Look back throughout Deep Ellum’s history, and it becomes clear: This cycle plays out every 30 years, dating back to at least the 1920s.
“Even in its heyday during the 1920s, people were foreseeing the end of Deep Ellum,” writes Alan B. Govenar in his 1998 book Deep Ellum and Central Track before citing a 1925 Dallas Morning News article about the then-looming demise of Ellum, which at the time was signaled by white businessmen expanding their efforts farther east from Downtown down Elm Street: “The towers of industry, represented by the ever-extending sky line, are gradually crawling farther toward the vitals of ‘Deep Ellum’ and it won’t be long until the picturesque highway will be history.”

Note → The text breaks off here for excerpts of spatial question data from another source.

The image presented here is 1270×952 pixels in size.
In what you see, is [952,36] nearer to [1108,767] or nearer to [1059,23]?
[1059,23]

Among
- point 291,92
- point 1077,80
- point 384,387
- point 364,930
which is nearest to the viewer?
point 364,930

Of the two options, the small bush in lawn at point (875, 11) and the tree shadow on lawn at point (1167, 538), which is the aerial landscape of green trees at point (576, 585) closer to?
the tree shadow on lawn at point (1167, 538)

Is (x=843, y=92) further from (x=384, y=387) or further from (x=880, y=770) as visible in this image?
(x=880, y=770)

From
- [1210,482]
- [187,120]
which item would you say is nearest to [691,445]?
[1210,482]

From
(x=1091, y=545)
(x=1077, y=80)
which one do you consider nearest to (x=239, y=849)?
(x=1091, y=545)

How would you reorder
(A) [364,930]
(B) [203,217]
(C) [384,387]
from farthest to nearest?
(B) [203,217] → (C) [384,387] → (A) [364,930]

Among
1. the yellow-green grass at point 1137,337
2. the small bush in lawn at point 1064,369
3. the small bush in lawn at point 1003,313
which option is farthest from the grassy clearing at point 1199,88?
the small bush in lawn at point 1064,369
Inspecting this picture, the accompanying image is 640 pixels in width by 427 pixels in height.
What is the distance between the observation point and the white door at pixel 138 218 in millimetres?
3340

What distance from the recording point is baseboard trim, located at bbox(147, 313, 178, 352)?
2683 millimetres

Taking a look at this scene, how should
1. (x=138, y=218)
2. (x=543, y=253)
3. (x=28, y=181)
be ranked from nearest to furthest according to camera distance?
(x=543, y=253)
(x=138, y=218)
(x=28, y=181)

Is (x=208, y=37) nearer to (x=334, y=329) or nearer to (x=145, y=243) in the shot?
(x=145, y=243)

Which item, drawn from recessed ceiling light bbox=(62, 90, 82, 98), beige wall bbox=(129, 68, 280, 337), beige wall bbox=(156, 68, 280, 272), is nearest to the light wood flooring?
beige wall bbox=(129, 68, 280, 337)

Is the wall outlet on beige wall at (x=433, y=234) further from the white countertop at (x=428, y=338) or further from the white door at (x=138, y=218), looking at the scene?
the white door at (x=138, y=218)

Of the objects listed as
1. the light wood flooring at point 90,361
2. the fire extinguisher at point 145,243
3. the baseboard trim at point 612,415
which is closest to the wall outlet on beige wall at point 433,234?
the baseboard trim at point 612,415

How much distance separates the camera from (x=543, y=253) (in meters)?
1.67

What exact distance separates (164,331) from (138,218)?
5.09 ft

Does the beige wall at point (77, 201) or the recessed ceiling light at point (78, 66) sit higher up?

By 1939, an early Western Swing group called the Sunshine Boys recorded a tune called “What’s the Matter With Deep Elem” which had a chorus that went “What’s the matter with Deep Elem? Deep Elem’s just too doggone slow.”

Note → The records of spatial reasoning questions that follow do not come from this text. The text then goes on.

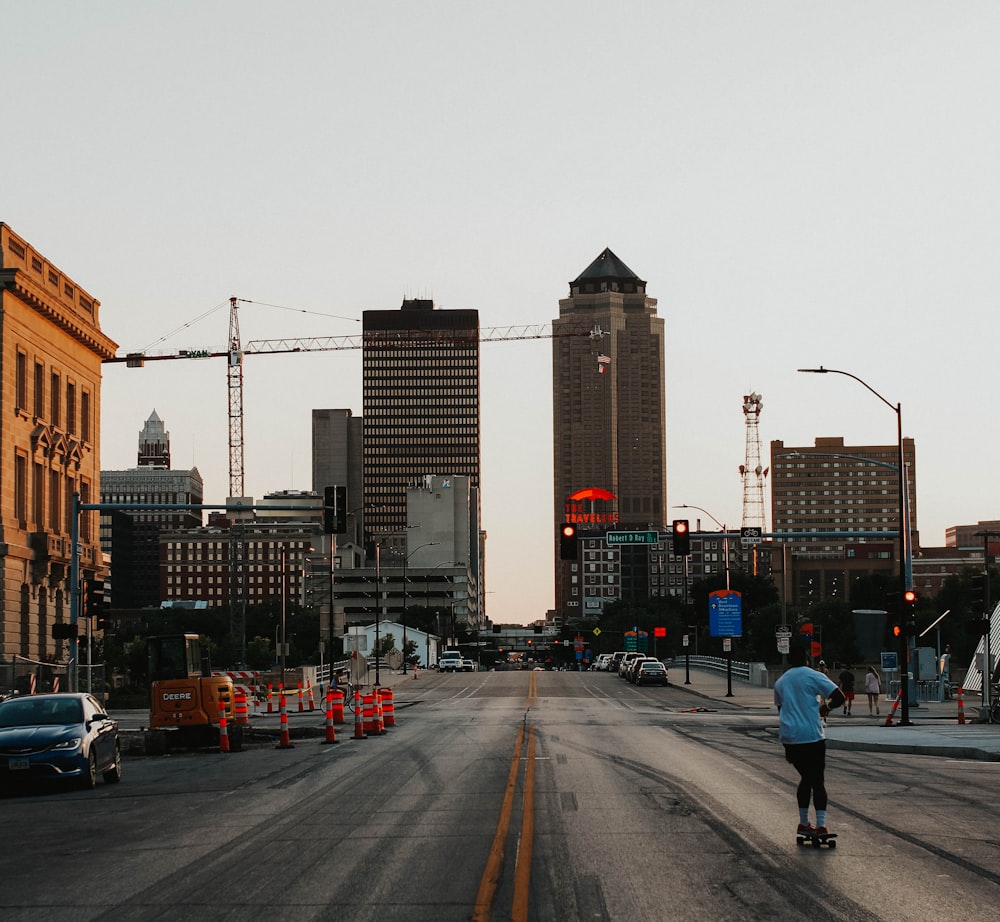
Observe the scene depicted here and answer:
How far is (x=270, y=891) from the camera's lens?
11.7m

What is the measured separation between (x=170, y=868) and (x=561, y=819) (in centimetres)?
514

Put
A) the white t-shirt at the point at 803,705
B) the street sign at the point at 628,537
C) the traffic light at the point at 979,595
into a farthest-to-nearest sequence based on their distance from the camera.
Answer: the street sign at the point at 628,537 → the traffic light at the point at 979,595 → the white t-shirt at the point at 803,705

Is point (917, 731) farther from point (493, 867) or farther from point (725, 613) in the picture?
point (725, 613)

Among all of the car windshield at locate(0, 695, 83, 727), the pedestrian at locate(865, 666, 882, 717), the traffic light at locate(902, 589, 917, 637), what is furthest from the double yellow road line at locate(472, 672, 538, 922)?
the pedestrian at locate(865, 666, 882, 717)

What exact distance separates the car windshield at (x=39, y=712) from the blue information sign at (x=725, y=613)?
2288 inches

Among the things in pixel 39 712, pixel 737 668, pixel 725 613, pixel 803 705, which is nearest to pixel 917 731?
pixel 39 712

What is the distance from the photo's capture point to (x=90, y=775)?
73.3 feet

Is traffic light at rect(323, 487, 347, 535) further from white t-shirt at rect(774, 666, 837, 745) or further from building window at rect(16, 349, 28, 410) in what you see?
building window at rect(16, 349, 28, 410)

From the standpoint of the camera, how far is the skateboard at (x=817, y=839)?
13882 mm

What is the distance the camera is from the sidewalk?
28531 mm

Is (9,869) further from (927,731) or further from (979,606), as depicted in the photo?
(979,606)

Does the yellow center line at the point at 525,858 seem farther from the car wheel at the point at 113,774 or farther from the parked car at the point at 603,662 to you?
the parked car at the point at 603,662

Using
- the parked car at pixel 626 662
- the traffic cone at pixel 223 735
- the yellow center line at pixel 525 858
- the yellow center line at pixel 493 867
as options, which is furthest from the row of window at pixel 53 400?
the yellow center line at pixel 493 867

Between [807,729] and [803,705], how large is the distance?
0.83 feet
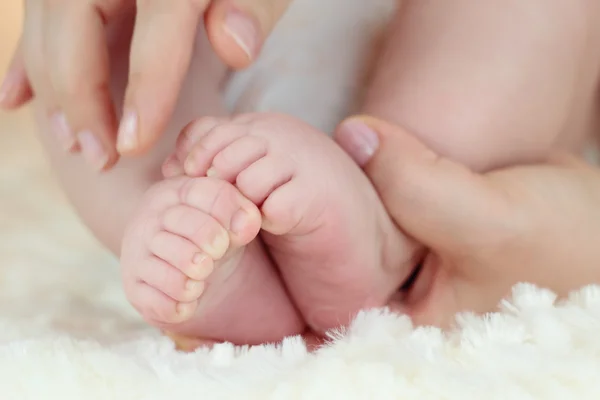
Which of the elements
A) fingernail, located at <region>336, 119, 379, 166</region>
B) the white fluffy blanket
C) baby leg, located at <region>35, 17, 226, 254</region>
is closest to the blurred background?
baby leg, located at <region>35, 17, 226, 254</region>

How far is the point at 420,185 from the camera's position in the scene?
51cm

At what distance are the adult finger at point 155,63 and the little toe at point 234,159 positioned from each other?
47mm

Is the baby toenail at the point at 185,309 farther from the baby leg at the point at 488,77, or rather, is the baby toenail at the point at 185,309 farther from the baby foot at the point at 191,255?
the baby leg at the point at 488,77

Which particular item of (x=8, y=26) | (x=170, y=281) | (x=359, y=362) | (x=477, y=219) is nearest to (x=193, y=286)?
(x=170, y=281)

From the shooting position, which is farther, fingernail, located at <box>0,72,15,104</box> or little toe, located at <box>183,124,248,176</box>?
fingernail, located at <box>0,72,15,104</box>

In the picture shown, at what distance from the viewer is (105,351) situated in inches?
19.2

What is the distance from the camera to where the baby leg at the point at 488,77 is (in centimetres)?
55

When the first leg of the Central Expressway opened in 1949, things started getting even slower. Writes Govenar: “By all accounts, Deep Ellum deteriorated in the 1950s and slowly the small businesses began to close.” The streetcar and railroads were axed for Central Expressway, which also sort of sealed off Ellum from the rest of Downtown.
By the 1980s, though, things slowly started to turn back around, and a 1987 Island Records compilation called The Sound of Deep Ellum put the neighborhood’s art scene back in the national spotlight. By the early ‘90s, a huge number of clubs had reopened, and major record labels were trolling the hood for new talent to sign.
Which brings us back to 1991, and that “yuppie infiltration” quote. Eventually, that young neighborhood worrier fears came true, and in the early ‘00s, Deep Ellum once again reverted to the ghost town that it resembled “before Russell found god.” For a minute, there was nary a place for bands to play in the area.
Then came 2009, when Trees reopened, followed by La Grange (now Three Links), Dada and, more recently, The Bomb Factory. A new-look Deep Ellum Live is even on the way back now, too. The bands started to return, and so too did the crowds, followed more recently by complaints that the neighborhood isn’t what it once was.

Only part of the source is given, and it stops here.